Tony got up, pushing his letter from him. “I have heard that you are not Thompson's daughter after all—”

“No. I was mother's child by her first husband, Dr. James Hoyle. So I am Cecily Hoyle after all. Because Mr. Thompson adopted me and then took my father's name, but he isn't related to me at all, really—not a scrap!” explained Cecily lucidly.

“So I have been told,” Tony assented.

As Cecily drew farther into the room he drew a little back, and rested his elbow on the mantelpiece.

“I—I thought you would be pleased, Tony,” the girl murmured, just glancing at him with sweet, dewy eyes. “Because, you see, it makes all the difference.”
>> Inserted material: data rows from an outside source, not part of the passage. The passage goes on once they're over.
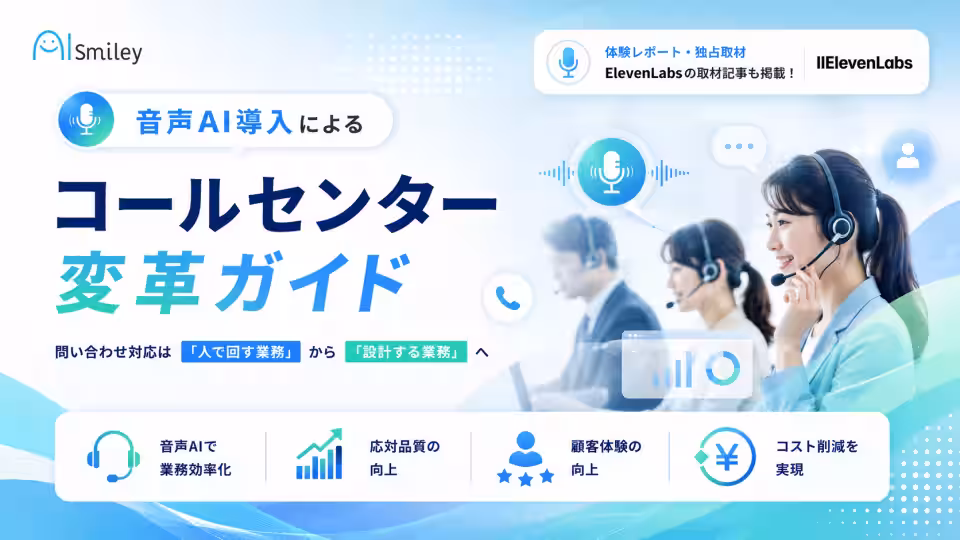 AI Smiley

体験レポート・独占取材
ElevenLabsの取材記事も掲載！
IIElevenLabs

音声AI導入による

コールセンター
変革ガイド

問い合わせ対応は「人で回す業務」から「設計する業務」へ

音声AIで業務効率化

応対品質の向上

顧客体験の向上

コスト削減を実現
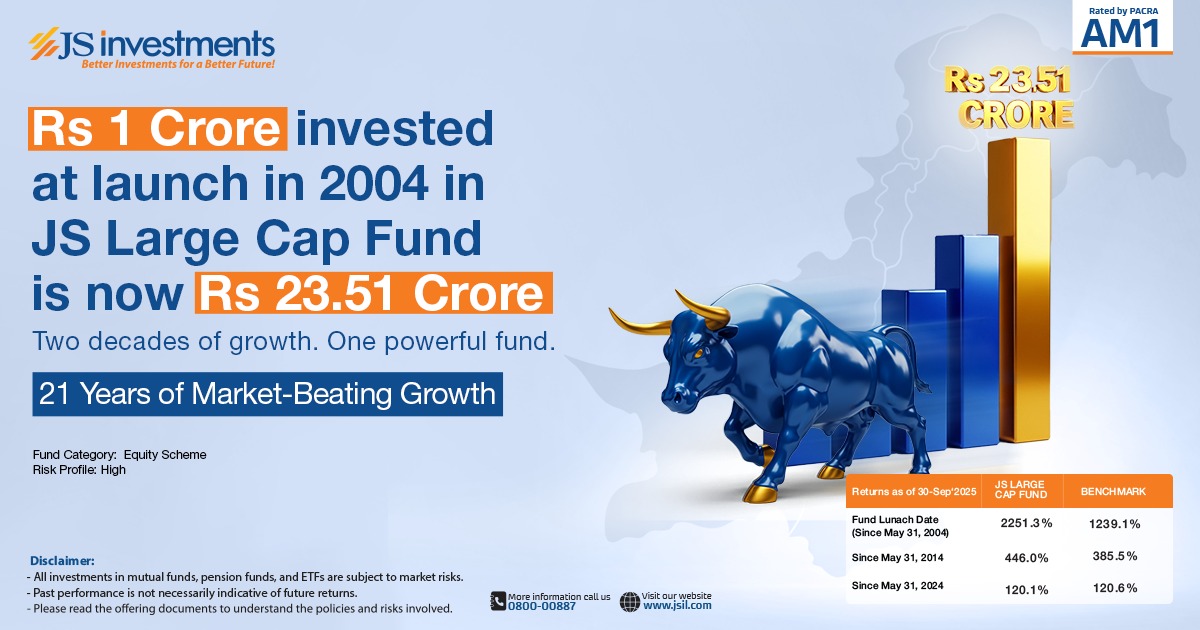 JS investments
Better Investments for a Better Future!

Rated by PACRA
AM1

Rs 1 Crore invested at launch in 2004 in JS Large Cap Fund is now Rs 23.51 Crore

Two decades of growth. One powerful fund.

21 Years of Market-Beating Growth

Fund Category: Equity Scheme
Risk Profile: High

Rs 23.51 CRORE

| Returns as of 30-Sep'2025 | JS LARGE CAP FUND | BENCHMARK |
|---|---|---|
| Fund Lunach Date (Since May 31, 2004) | 2251.3% | 1239.1% |
| Since May 31, 2014 | 446.0% | 385.5% |
| Since May 31, 2024 | 120.1% | 120.6% |

Disclaimer:
- All investments in mutual funds, pension funds, and ETFs are subject to market risks.
- Past performance is not necessarily indicative of future returns.
- Please read the offering documents to understand the policies and risks involved.

More information call us 0800-00887

Visit our website www.jsil.com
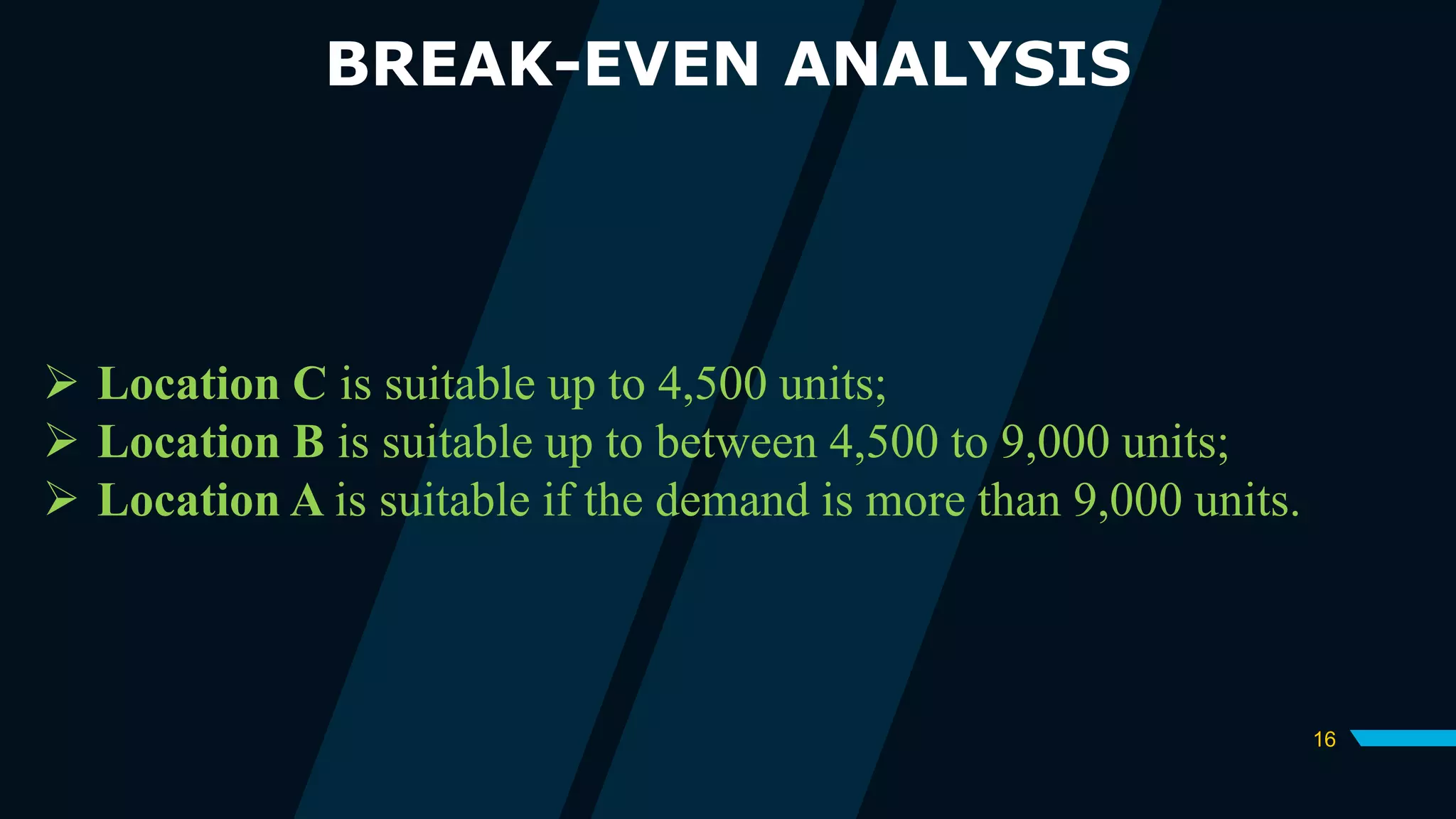 BREAK-EVEN ANALYSIS

➢ Location C is suitable up to 4,500 units;
➢ Location B is suitable up to between 4,500 to 9,000 units;
➢ Location A is suitable if the demand is more than 9,000 units.

16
“Difference—to what?” Anthony inquired in a stiff, uninterested tone.

“Why—why, to us,” Cecily whispered with trembling lips. “I—I said I couldn't be engaged to you any longer, Tony. But—but if you ask me again, I have changed my mind.”
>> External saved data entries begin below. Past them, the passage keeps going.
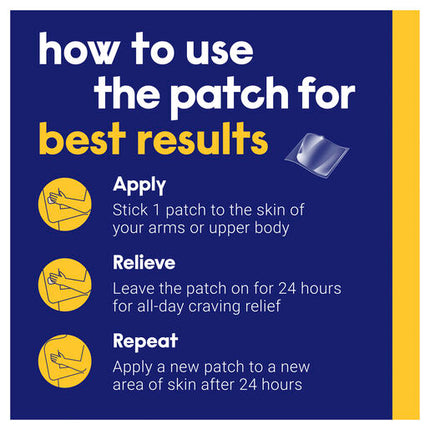 how to use the patch for best results

Apply
Stick 1 patch to the skin of your arms or upper body

Relieve
Leave the patch on for 24 hours for all-day craving relief

Repeat
Apply a new patch to a new area of skin after 24 hours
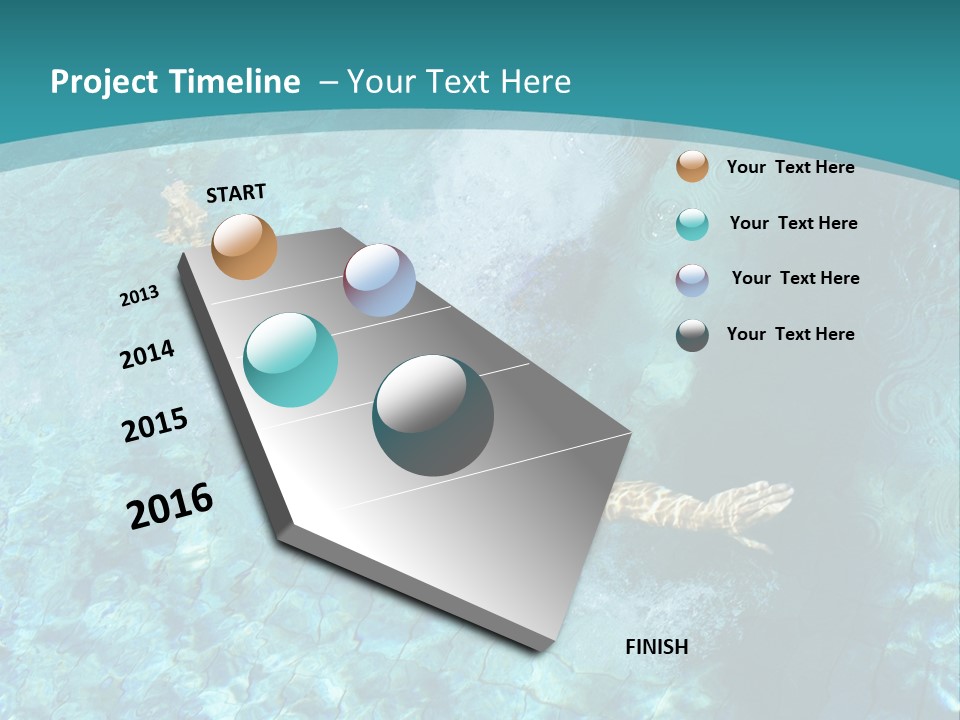 Project Timeline – Your Text Here

START

2013

2014

2015

2016

FINISH

Your Text Here

Your Text Here

Your Text Here

Your Text Here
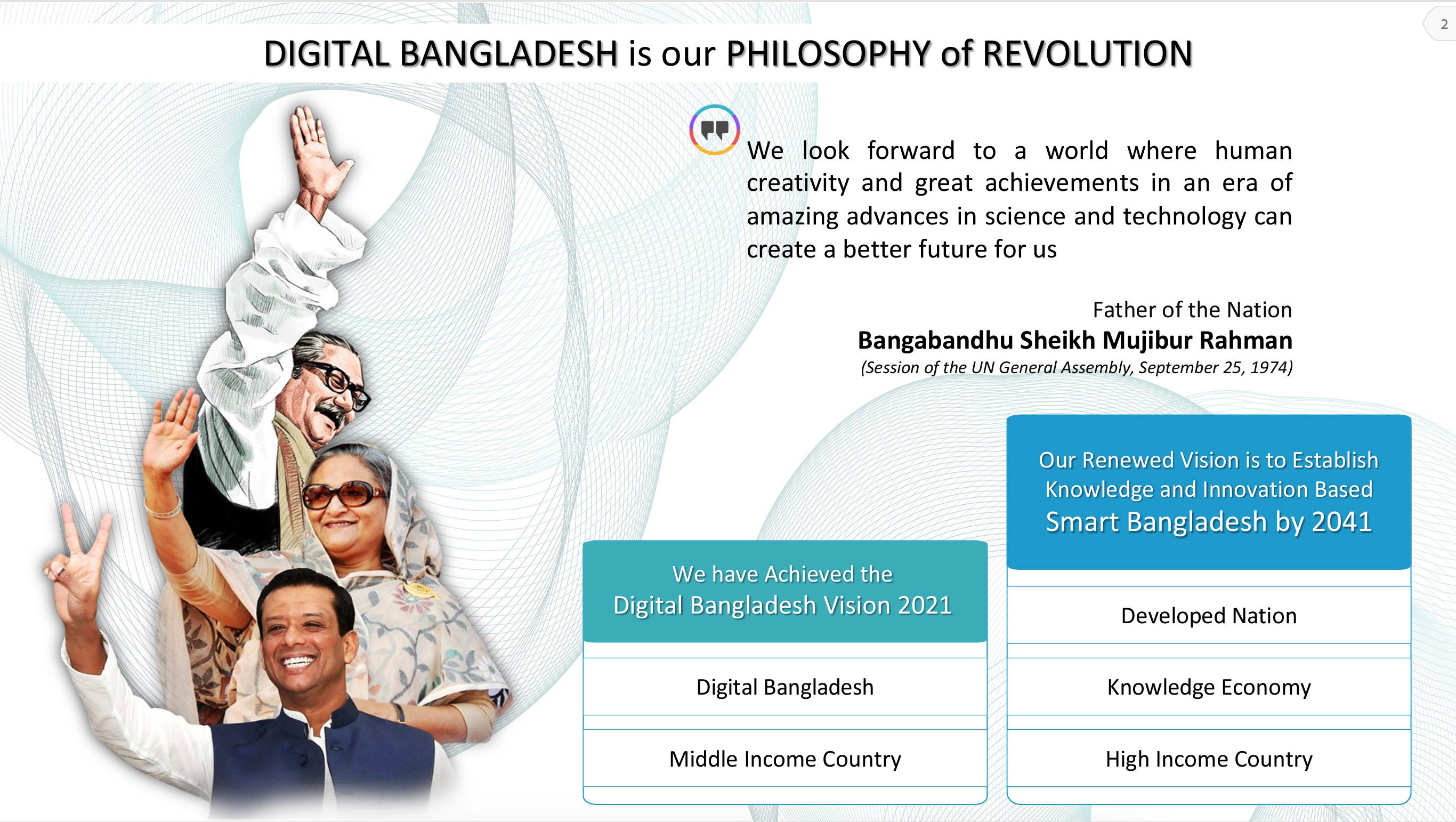 2

DIGITAL BANGLADESH is our PHILOSOPHY of REVOLUTION

We look forward to a world where human creativity and great achievements in an era of amazing advances in science and technology can create a better future for us

Father of the Nation
Bangabandhu Sheikh Mujibur Rahman
(Session of the UN General Assembly, September 25, 1974)

We have Achieved the
Digital Bangladesh Vision 2021

Digital Bangladesh

Middle Income Country

Our Renewed Vision is to Establish Knowledge and Innovation Based
Smart Bangladesh by 2041

Developed Nation

Knowledge Economy

High Income Country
“So have I changed my mind,” Tony returned gloomily. “You said you would not let me marry a thief's daughter—well, you see, I have some pride too. I will not let you marry a murderer's cousin!”

“Cousin! Pouf!” Cecily snapped her fingers. “Who cares what people's cousins do?”

“Well, you would, if they did brutal murders and got themselves hanged,” Tony retorted, taking his elbow from the mantelpiece, and edging a little farther from Cecily, who was betraying an unmaidenly desire to follow him up.

“I shouldn't really—not a half-cousin,” the girl contradicted. “And he was mad, Tony. His father had been in an asylum more than once, only your aunt didn't know when she married him.”

“Half-aunt,” corrected Tony, “I'd like you to remember that half, Cecily.”

“Well, I will!” the girl promised. “And, Tony, I want to tell you that I hadn't the least idea that Thompson was the man that I thought was my father while I was at Mr. Bechcombe's. It seems he put me there thinking to get some information he wanted through me, and which I am thankful to say he didn't. I never recognized him, he looked so different. Then after the murder when he told me, though he said he wasn't guilty—I couldn't help doubting.”

“You might have trusted me,” Tony said reproachful.

Cecily burst into tears. “You might trust me now.”

Tony's heart was melted at once. He drew the sobbing girl into his arms. “I would trust you with my life, sweetheart—but I—”

“Ah, you shall not say but!” the girl cried, clinging to him. “You do love me, don't you, Tony?” lifting her face to his.

“You know I do!” said Anthony, his sombre eyes brightening as he looked down at her.

“Then that is all that matters,” said Cecily decidedly, “isn't it, Anthony?”